>> START Dataset extract

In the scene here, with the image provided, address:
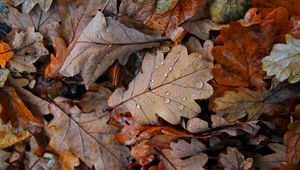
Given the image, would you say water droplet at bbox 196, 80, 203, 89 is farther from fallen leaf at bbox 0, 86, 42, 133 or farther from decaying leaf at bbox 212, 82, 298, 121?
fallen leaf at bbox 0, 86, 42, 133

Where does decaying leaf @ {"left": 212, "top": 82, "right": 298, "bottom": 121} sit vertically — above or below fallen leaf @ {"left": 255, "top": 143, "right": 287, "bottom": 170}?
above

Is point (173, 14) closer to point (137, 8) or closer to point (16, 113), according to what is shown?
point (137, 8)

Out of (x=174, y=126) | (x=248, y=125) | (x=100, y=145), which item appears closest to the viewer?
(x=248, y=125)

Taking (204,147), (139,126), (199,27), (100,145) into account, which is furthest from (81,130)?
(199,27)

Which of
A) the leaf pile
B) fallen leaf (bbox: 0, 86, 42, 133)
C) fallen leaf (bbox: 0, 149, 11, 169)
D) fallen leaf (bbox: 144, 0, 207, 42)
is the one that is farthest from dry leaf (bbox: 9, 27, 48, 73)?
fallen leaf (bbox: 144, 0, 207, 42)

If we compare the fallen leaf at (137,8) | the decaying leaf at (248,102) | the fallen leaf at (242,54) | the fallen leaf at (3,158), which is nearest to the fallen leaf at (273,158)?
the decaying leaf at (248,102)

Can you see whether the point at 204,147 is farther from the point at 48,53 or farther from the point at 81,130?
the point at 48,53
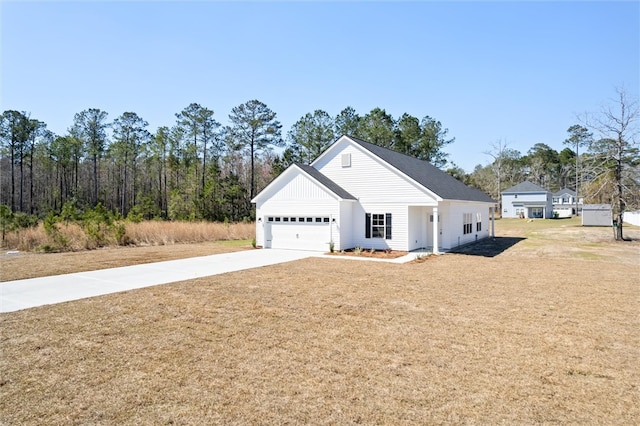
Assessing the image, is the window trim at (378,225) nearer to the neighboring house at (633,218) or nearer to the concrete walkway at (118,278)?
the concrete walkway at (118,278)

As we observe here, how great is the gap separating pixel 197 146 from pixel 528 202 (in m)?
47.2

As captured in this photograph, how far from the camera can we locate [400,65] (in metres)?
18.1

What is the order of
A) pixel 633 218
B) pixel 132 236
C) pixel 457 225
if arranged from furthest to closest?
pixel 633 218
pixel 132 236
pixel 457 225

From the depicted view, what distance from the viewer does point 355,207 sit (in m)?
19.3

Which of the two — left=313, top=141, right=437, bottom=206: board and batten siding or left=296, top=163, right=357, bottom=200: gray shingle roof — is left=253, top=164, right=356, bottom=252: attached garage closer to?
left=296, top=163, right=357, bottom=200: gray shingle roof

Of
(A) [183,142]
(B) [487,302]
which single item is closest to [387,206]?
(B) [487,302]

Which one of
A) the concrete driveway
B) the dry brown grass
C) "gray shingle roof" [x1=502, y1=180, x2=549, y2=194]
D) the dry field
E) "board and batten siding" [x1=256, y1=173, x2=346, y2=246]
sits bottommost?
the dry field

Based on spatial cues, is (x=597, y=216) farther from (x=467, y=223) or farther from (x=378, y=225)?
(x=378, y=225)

>> END Dataset extract
>> START Dataset extract

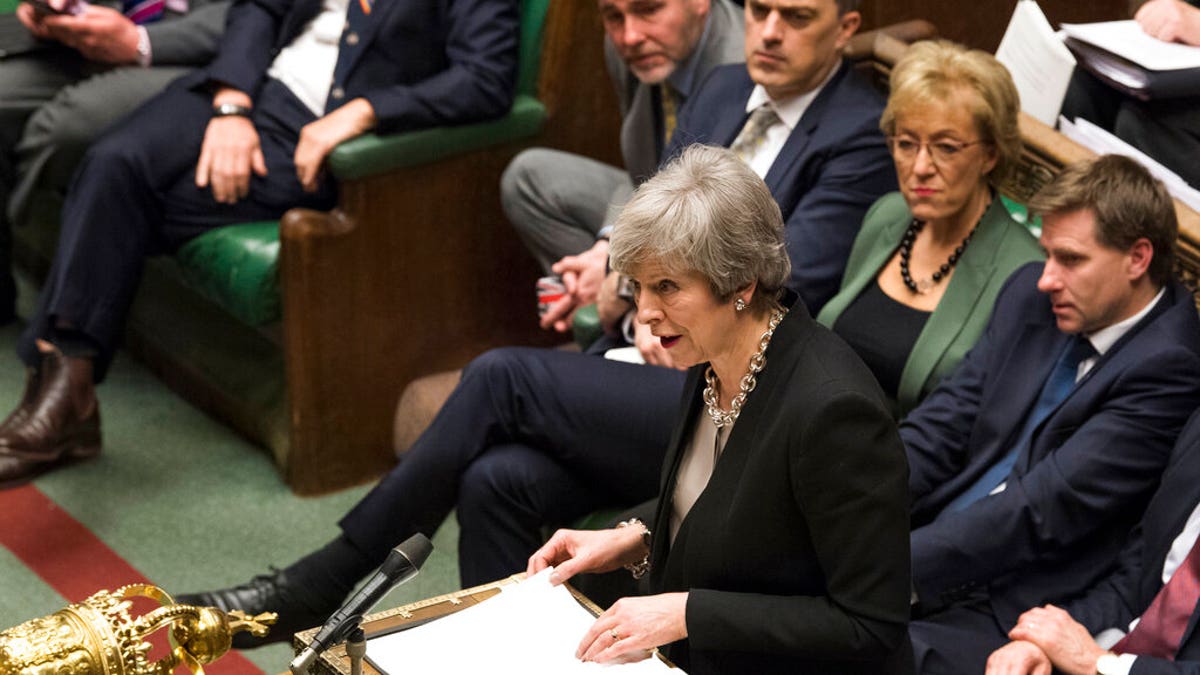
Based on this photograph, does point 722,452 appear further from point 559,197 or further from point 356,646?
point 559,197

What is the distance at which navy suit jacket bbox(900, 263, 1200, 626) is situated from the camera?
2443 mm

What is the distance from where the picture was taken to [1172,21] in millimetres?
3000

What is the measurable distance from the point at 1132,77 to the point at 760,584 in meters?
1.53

>> END Dataset extract

● **Short problem**: Return each line from the entries above that contains the word "distance".

● **Task answer**:
From the depicted view, what distance from the viewer does point 355,207 sit (in m)?
What is the distance at which navy suit jacket bbox(900, 263, 1200, 626) is situated from the camera?
What is the distance from where the picture was taken to [1172,21] in millimetres?
What is the measurable distance from the point at 1132,77 to the point at 760,584 in meters?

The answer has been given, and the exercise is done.